Hong Kong has established a statutory regulatory framework – the Chinese Medicine Ordinance, was enacted on 14 July 1999. The Chinese Medicine Council of Hong Kong was also established under the Ordinance in September 1999. It is an independent statutory body responsible for implementing regulatory measures on Chinese medicine. TCM practitioners will be regulated through a system of registration, examination and discipline. TCM will be regulated through a licensing system. Chinese medicine was introduced by phases from 2000.
Among others the development of heal related and industry-related standards, with joined effort with China’s central government, Hong Kong has facilitated the development of international standards relevant to Chinese medicine, concerted efforts from experts worldwide and the World Health Organisation (WHO). A WHO meeting on Methodologies for Research and Evaluation of Traditional Medicine was held in April 2000 in Hong Kong. The issue ‘intellectual property protection was addressed and an internationally accepted guideline was also published and disseminated to member states for reference at the end of 2000. Locally, the Chinese Medicine Council of Hong Kong has set local standards for regulation and registration of Chinese medicine.
In 2001, Hong Kong government announced the creation of a 10-year program designed to give the country a more important role in the development of Chinese medicine worldwide. For example, as a part of the latest step in the program, the government has announced the allocation of nearly eight million Hong Kong dollars for research funding of two Chinese herbs. All these new channels are aimed to promote the use of TCM and the development of centres for evaluation of health benefits derived from Chinese medicine-based products through clinical trials and research. It is important to create a network of institutions of high standing for research and development work and innovation to support new drug development and enhance competitiveness of industry.
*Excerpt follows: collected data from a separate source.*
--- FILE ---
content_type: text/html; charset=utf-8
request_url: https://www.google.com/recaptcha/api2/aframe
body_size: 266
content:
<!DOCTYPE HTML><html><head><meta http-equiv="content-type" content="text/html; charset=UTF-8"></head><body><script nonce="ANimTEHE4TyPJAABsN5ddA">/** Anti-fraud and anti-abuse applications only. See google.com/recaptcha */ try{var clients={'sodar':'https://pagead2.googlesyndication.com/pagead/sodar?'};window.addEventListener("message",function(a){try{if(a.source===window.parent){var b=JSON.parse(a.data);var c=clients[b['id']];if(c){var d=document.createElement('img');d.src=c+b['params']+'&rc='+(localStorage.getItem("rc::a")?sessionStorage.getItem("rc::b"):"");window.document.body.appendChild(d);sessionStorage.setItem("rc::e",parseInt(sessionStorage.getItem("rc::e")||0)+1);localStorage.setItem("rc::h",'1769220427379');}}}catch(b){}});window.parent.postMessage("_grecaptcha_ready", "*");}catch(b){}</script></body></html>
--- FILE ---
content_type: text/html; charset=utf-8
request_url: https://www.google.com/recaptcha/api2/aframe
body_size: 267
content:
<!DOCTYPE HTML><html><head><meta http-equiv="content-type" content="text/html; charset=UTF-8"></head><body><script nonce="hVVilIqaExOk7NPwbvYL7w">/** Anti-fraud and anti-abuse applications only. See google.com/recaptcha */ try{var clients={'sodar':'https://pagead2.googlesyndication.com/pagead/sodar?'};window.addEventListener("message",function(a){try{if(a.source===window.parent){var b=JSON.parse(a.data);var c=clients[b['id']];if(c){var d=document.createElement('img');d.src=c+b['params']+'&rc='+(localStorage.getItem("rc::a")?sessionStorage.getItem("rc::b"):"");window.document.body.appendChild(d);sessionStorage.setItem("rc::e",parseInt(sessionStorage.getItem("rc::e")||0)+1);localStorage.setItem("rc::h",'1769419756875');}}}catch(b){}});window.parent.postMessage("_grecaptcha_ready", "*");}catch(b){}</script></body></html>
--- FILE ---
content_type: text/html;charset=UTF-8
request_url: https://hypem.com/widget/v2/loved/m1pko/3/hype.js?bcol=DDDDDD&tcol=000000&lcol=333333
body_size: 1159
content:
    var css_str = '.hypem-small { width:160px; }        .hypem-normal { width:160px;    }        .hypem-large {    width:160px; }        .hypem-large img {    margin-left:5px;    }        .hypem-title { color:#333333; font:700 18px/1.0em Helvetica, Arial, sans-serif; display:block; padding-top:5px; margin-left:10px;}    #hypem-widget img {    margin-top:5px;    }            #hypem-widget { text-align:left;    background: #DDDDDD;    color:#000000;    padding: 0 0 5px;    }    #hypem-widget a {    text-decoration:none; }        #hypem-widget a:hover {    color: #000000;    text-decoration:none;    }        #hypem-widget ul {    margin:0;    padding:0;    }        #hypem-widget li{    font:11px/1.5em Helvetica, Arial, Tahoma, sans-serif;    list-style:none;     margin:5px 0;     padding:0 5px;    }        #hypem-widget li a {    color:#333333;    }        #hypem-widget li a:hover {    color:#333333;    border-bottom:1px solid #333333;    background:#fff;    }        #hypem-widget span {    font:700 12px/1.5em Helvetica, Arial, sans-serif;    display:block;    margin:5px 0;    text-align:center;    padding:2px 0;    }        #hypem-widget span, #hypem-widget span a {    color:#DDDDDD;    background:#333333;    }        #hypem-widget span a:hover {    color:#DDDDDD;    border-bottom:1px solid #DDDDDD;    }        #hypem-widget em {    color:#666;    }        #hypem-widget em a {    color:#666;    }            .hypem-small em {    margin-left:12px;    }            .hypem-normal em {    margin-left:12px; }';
At present, two local universities provide full-time degree courses on Chinese Medicine in Hong Kong. In the long run, the government is aiming to train an adequate pool of high calibre professionals locally to support Hong Kong’s development to become an international centre for Chinese medicine. Hong Kong government also trying to create a supportive business environment to upgrade existing Chinese Medicine manufacturing companies and to attract new entrants of good potential to build up local Chinese Medicine Industry.
Conclusion
It is the general view that Hong Kong will gradually loose its unique market position over the years as China is becoming a major player in the global trade market. The accession into WTO only speeded up this process by intensifying the market competition with Hong Kong’s mainland counterparts. As the Special Administrative Region, Hong Kong operates with it inherited market orientated regime. With a highly developed financial market, strong entrepreneurial spirit, efficient administrative systems, strong management skills and international experience and global outlook, it still has its comparative advantage over China mainland for the years to come.
Although Traditional Chinese Medicine trade represent a small industry in Hong Kong, this case study clearly identified potential that Hong Kong could easily utilise its advantages and making the region into a knowledge and technology-based economy and sustain its global and long-term competitiveness. Hong Kong government has also recognised the need to develop and secure an advanced technology infrastructure so that its economy can move up the technological ladder and continue to develop high value-added industries and services.
To answer the question in the title of this essay, I do not believe Hong Kong will remain the global leader of the Traditional Chinese Medicine. Instead, it is moving towards the Modern side of the Chinese Medicine. Technological advances and capital strength will enable Hong Kong to develop the newer generation on Chinese Medicine. As long as Hong Kong can sustain these advantages, it will remain the spearhead of Chinese Medicine for the years to come.